Sen Anlat Karadeniz sadece bir dizi mi size göre?

- Osman Sınav en başından beri bu işin, konsept bir iş olduğundan söz ediyor. Televizyonda yeni bir konsept koymak ve devam ettirmek adına bu proje çok önemli. Ve bir teması var; kadına şiddete karşı duran bir misyon yüklendi. Bunu da, toplum geneline göre daha erkek egemen tanınan Karadeniz üzerinden, hırçın imajı olan bir bölgedeki insanların üzerinden ve onların kadına kol kanat germesi üzerinden yaptı. Bunlar ters köşe şeyler ve benim hoşuma gitti.

"CEHENNEMDEN ÇIKAMAYAN BİRİ VE SÜREKLİ YANIYOR"

Vedat karısına şiddet uygulayan, onu bir eve hapseden bir zorba. Bir erkek olarak anlayabildiğiniz bir adam mı?

- Vedat'ı hiç kimse anlamak zorunda değil ama ben anlamak zorundayım. Onun motivasyonunu, hareket tarzını, kendi içindeki haklılığını ve haksızlığını tanımam, tanımlamam gerekiyor. Amiyane tabirle şöyle söyleyeyim; Vedat öyle bir karakter ki, yatacak yeri yok! Ama ben ona içimde yatacak bir yer vermek zorundayım. Çünkü ne olursa olsun, onun dünyasında onu haklı görmek, onun gerçekliğini yaşamak zorundayım. Bu aslında korkunç bir şey. Bu kötülüğün de kapısını açan bir şey! Vedat da tüm eylemlerinde kendisine son derece hak veriyor, kendini haklı buluyor. Dışarıdan baktığımızda kesinlikle onaylanabilir ve kabul edilebilir değil bu davranışlar. Oğluyla karısı ona canavar diyor, gerçekten canavar! Ama kendine göre amaları var, kendi cehennemi var, o cehennemden çıkamayan biri ve sürekli yanıyor. Acı ve karanlık içinde.

Dayak sahnelerinde nasıl hissettiniz kendinizi? Bu bir sevişme ya da öpüşme sahnesinden daha zor sanki...

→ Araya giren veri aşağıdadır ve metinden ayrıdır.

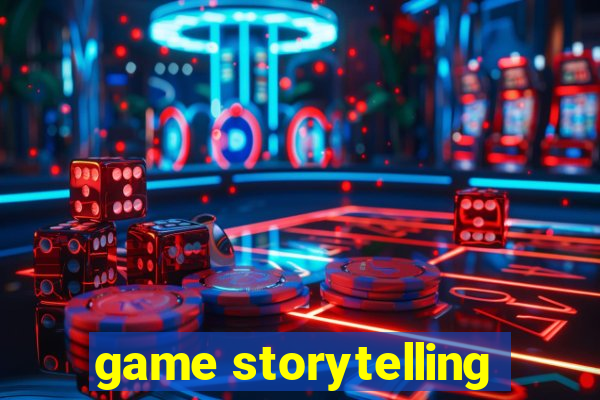 game storytelling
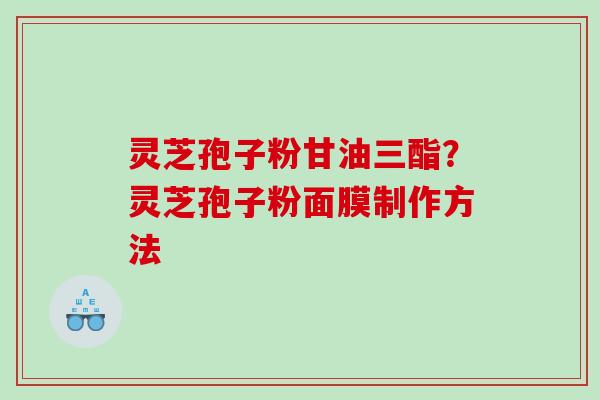 灵芝孢子粉甘油三酯？灵芝孢子粉面膜制作方法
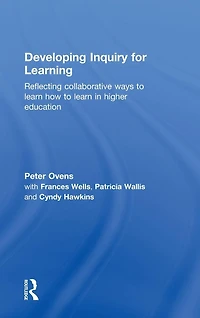 Developing Inquiry for Learning: Reflecting Collaborative Ways to Learn How Higher Education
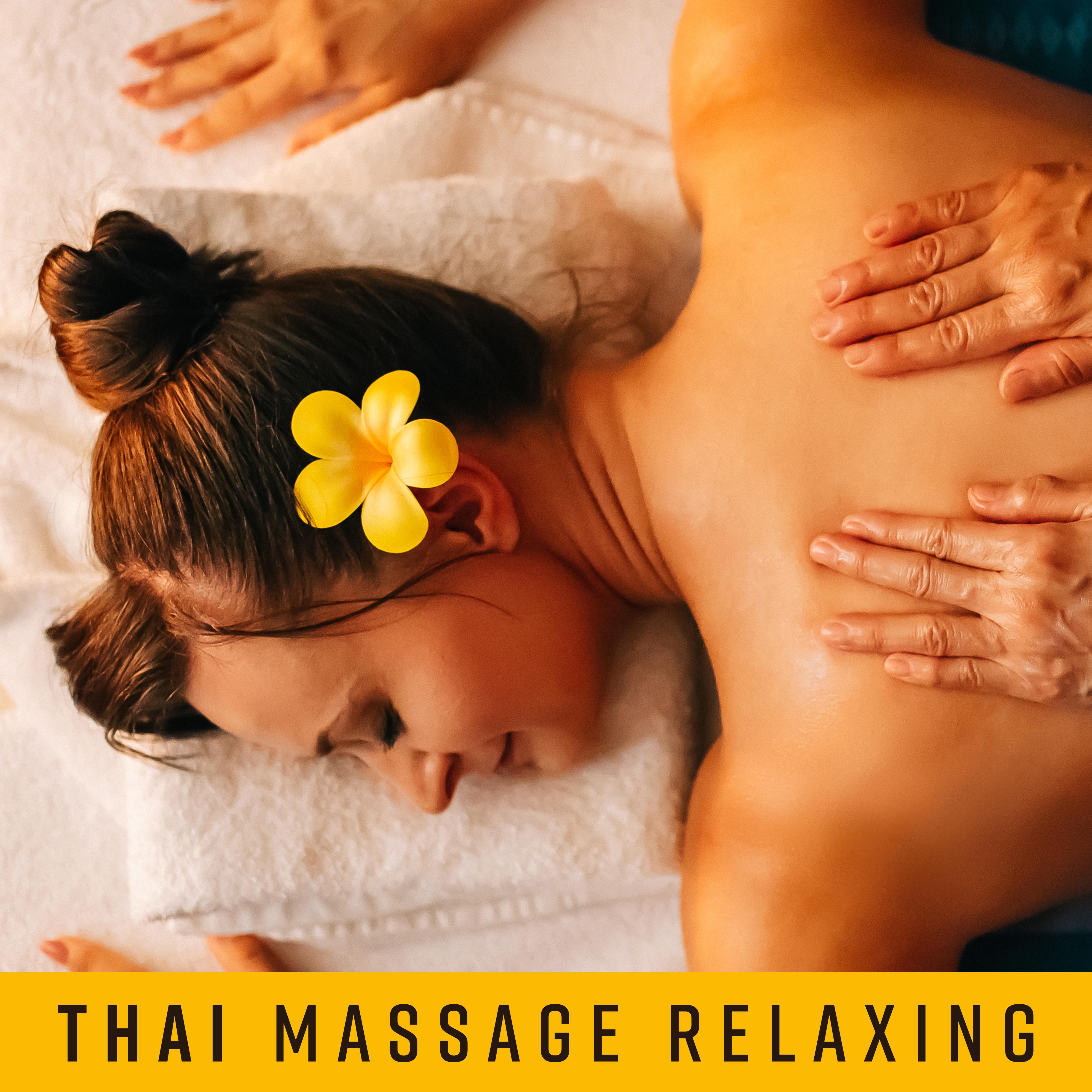 Thai Massage Relaxing: Healing New Age Music for Spa, Wellness, Massage Therapy & Sauna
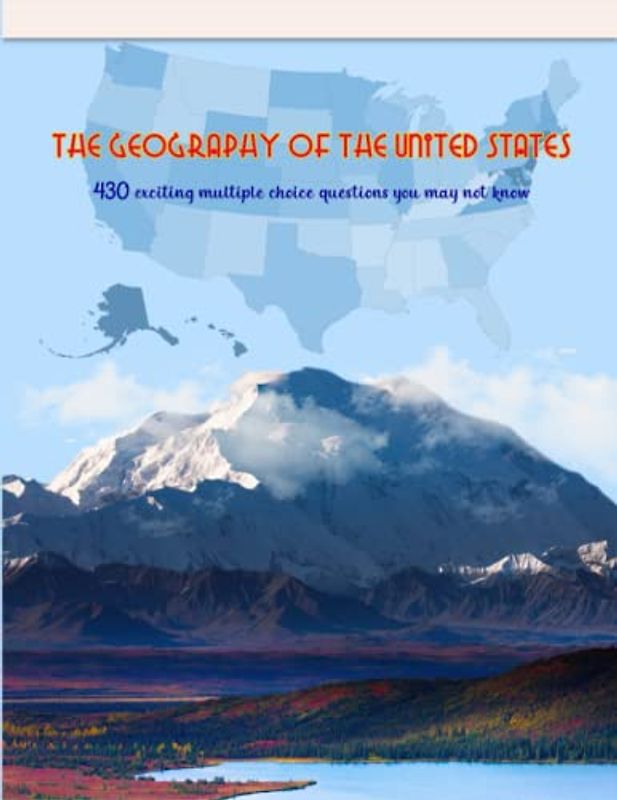 THE GEOGRAPHY OF THE UNITED STATES: 430 Exciting Multiple Choice Questions You May Not Know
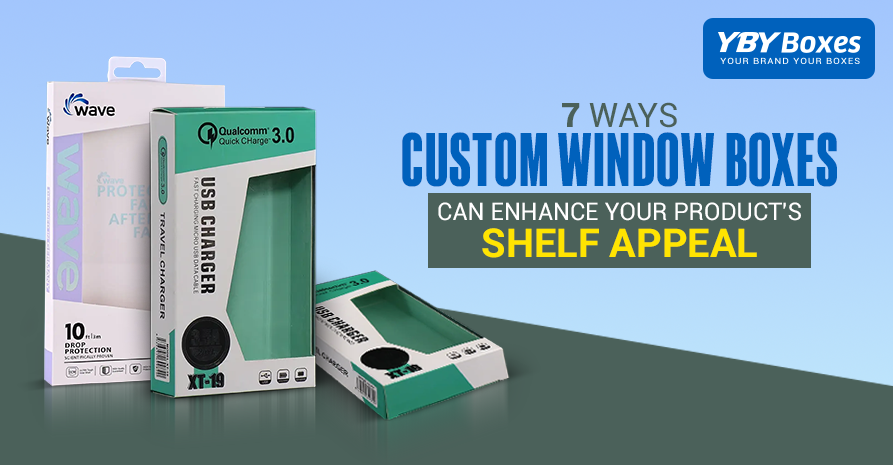 7 Ways Custom Window Boxes Can Enhance Your Product’s Shelf Appeal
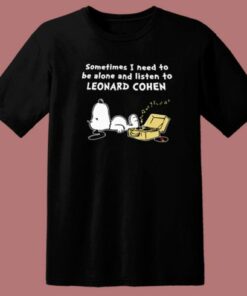 Sometimes I Need To Be Alone T Shirt Style
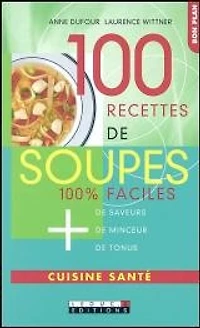 100 recettes de soupes 100% faciles
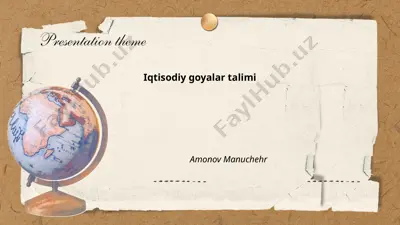 iqtisodiy goyalar talimi — PPTX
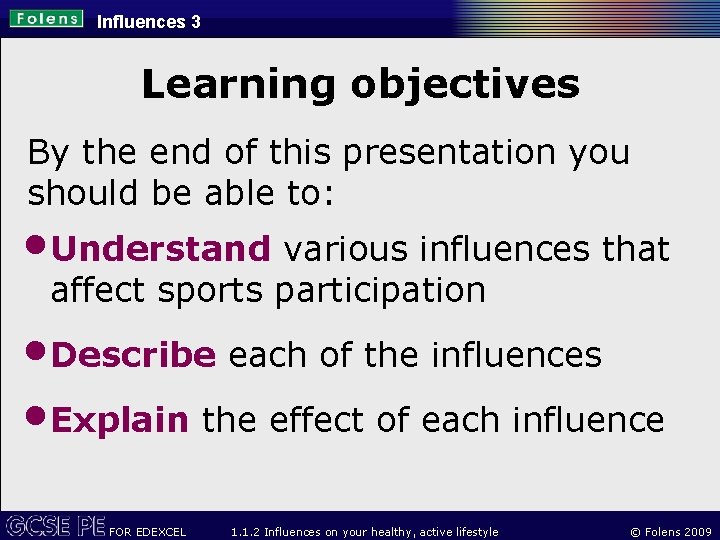 Influences 3 Learning objectives By the end of this presentation you should be able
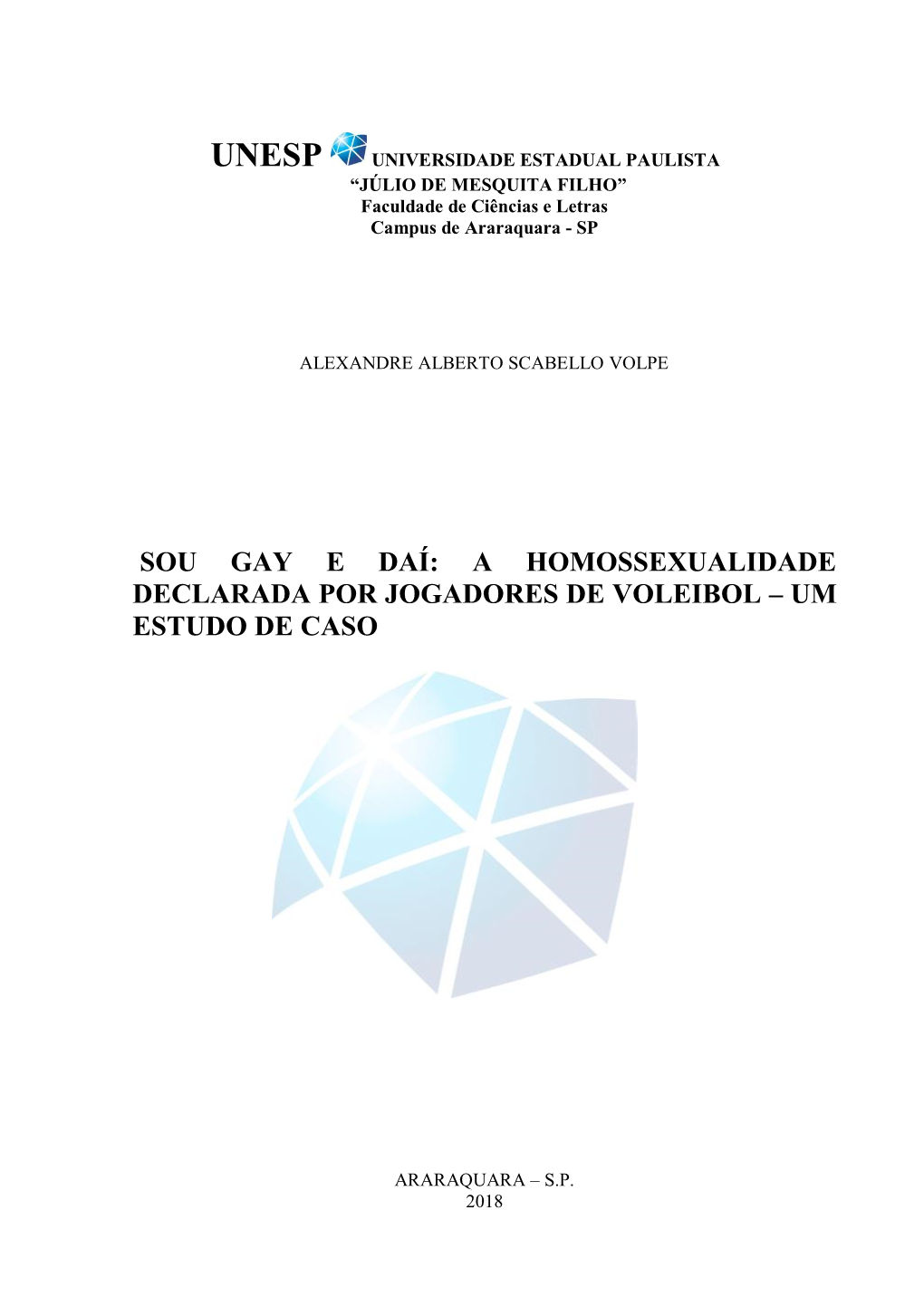 A Homossexualidade Declarada Por Jogadores De Voleibol – Um Estudo De Caso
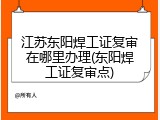 江苏东阳焊工证复审在哪里办理(东阳焊工证复审点)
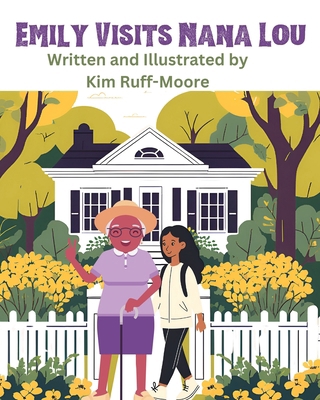Emily Visits Nana Lou B0DTDTP6CL Book Cover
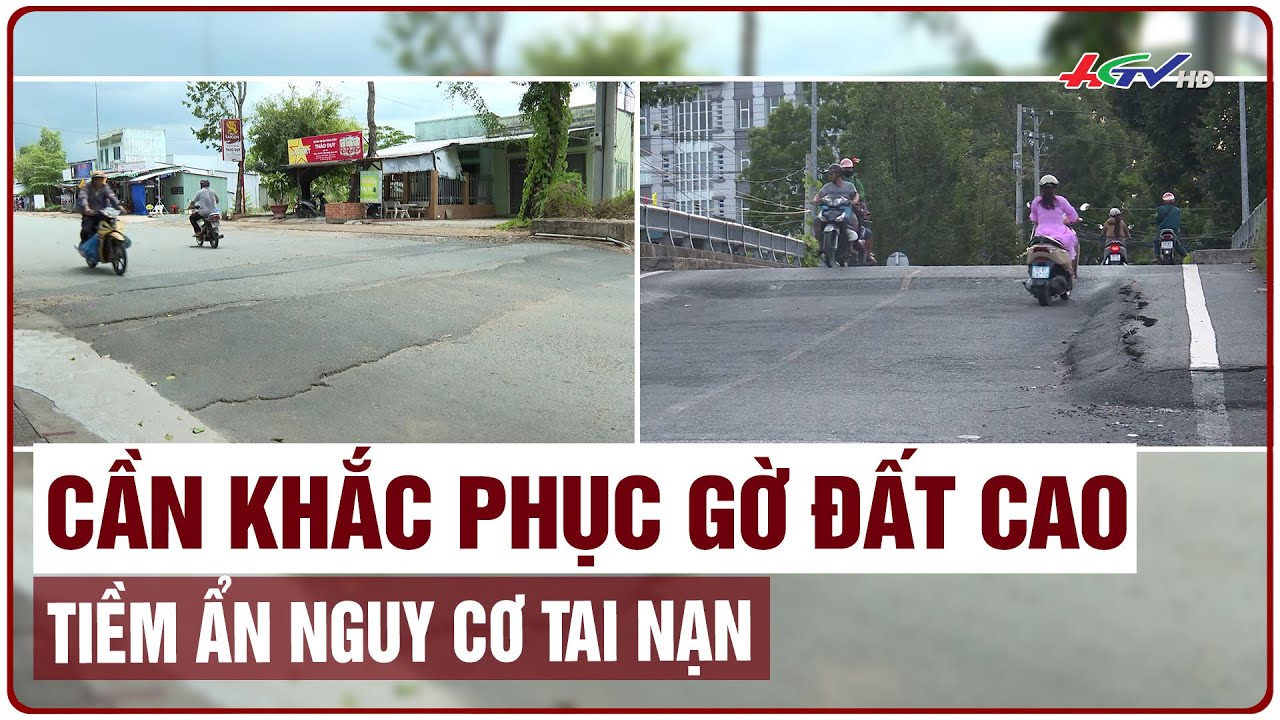 Cần khắc phục gờ đất cao tiềm ẩn nguy cơ tai nạn | Truyền hình Hậu Giang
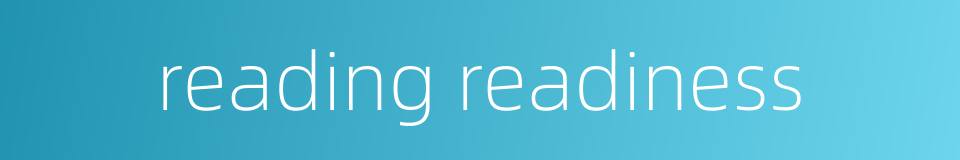 reading readiness的同义词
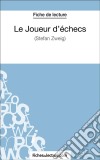 Le Joueur d&apos;échecs de Stefan Zweig (Fiche de lecture)Analyse complète de l&apos;oeuvre. E-book. Formato EPUB ebook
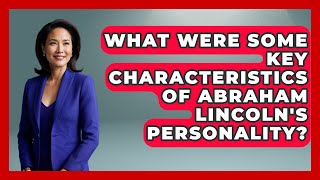 Player Profile What Were Some Key Characteristics of Abraham Lincoln's Personality? | The Civil War Nerds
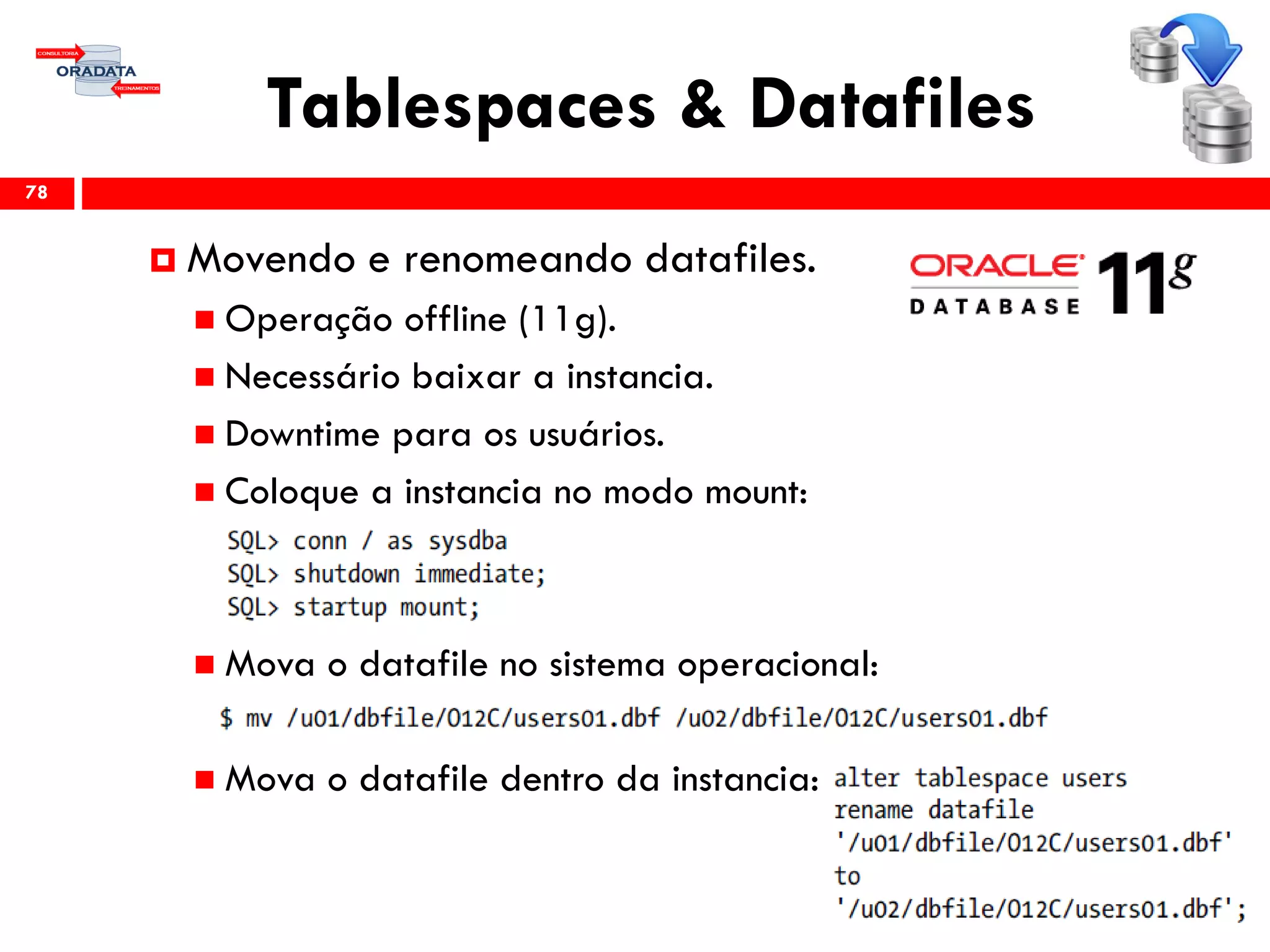 Tablespaces & Datafiles
78
 Movendo e renomeando datafiles.
 Operação offline (11g).
 Necessário baixar a instancia.
 Downtime para os usuários.
 Coloque a instancia no modo mount:
 Mova o datafile no sistema operacional:
 Mova o datafile dentro da instancia:
 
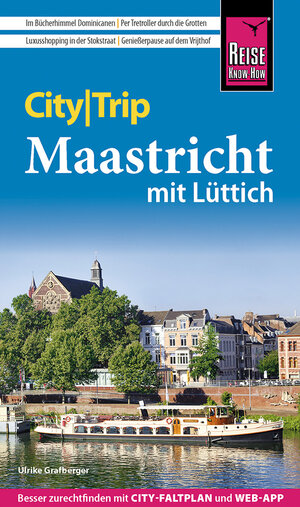 Buchcover Reise Know-How CityTrip Maastricht mit Lüttich | Ulrike Grafberger | EAN 9783831735785 | ISBN 3-8317-3578-6 | ISBN 978-3-8317-3578-5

- Şunu söylemem gerekiyor; İrem'e gerçekten vurmuyorum. Bir kere herkes bunu bilsin! Ben İrem'e nasıl vurabilirim? Ama o zaten role çok iyi hazırlanmış. Bizim işimizde şöyle bir detay var; bir kralı oynayamazsın etrafındaki oyuncular seni kral yapar! Benim şiddeti bu kadar başarılı uygulayabilmemde, İrem'in payı büyük. Elbette profesyoneliz ve oynadığımız şeye kendimizi kaptırmıyoruz ama bu sahnelerden sonra, insan yine de kötü oluyor. Hiç unutmuyorum, bir sahneden sonra İrem gerçekten ağlamaya başladı ve durduramadı kendini. Yanına gittim. Üzülüyorum böyle olunca ama dedi ki, "Kendime ağlamıyorum, bu durumu gerçekten yaşayan kadınlar var Mehmet Ali." Gerçekten var!